The SILMA TTS API server should support the following WebSocket message format:

### Request Format:
```json
{
  "type": "synthesize",
  "audio": "base64_encoded_reference_audio",
  "text": "text to synthesize",
  "reference_text": "transcription of reference audio",
  "speed": 1.0,
  "seed": 42
}
```

### Response Format:
```json
{
  "type": "synthesis_complete",
  "audio": "base64_encoded_audio_data"
}
```

### Error Format:
```json
{
  "type": "error",
  "error": "error message"
}
```

## Troubleshooting

### Connection Pool Empty
- Check API server is running
- Verify network connectivity
- Review firewall rules
- Check authentication credentials

### High Latency
- Verify geographic region settings
- Check network path to API server
- Monitor connection pool utilization
- Review API server performance

### Fallback to HTTP
- WebSocket connections failing
- Check API server WebSocket support
- Verify TLS/SSL certificates
- Review proxy configurations

## Monitoring

### Key Metrics to Monitor:
1. **Connection Pool Utilization**: Should be > 80% ready
2. **Synthesis Latency**: Target < 5 seconds
3. **Connection Age**: Recreated every 5 minutes
4. **Error Rate**: Should be < 1%

### Health Check
The system performs automatic health checks:
- Every 60 seconds
- On-demand via settings page
- Logs health status

## Cost Considerations

API server mode may incur:
- API call costs (if using commercial API)
- Network transfer costs
- Server hosting costs (if self-hosted)

Balance these against:
- 15x faster synthesis
- Improved user experience
- Reduced server CPU usage

## Resources

- [SILMA TTS Documentation](https://github.com/SILMA-AI/silma-tts)
- [Voice Agent Performance Guide](https://www.ntik.me/posts/voice-agent)
- [SILMA TTS Settings](https://halavoice.store/app/settings)
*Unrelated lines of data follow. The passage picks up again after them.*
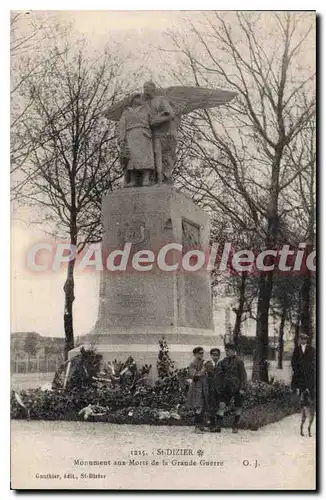 Cartes postales Saint Dizier Monument Aus Morts De La Grande Guerre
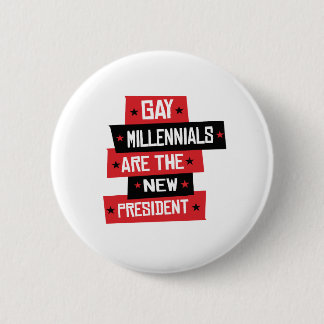 Gay Millenials are the New President 6 Cm Round Badge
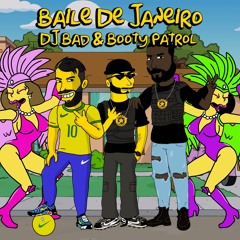 Booty Patrol & DJ Bad - Baile De Janeiro 🇧🇷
## Example API Server Deployment

For reference, here's a basic API server structure:

```python
# SILMA TTS API Server Example
from silma_tts.api import SilmaTTS
from flask import Flask, request, jsonify
import base64

app = Flask(__name__)
silma_tts = SilmaTTS()

@app.route('/synthesize', methods=['POST'])
def synthesize():
    data = request.json
    
    # Decode reference audio
    reference_audio = base64.b64decode(data['audio'])
    
    # Perform synthesis
    wav, sr, spec = silma_tts.infer(
        ref_file=reference_audio,
        ref_text=data.get('reference_text', ''),
        gen_text=data['text'],
        speed=data.get('speed', 1.0)
    )
    
    # Return audio
    return jsonify({
        'audio': base64.b64encode(wav).decode()
    })
```

This provides a foundation for your API server implementation.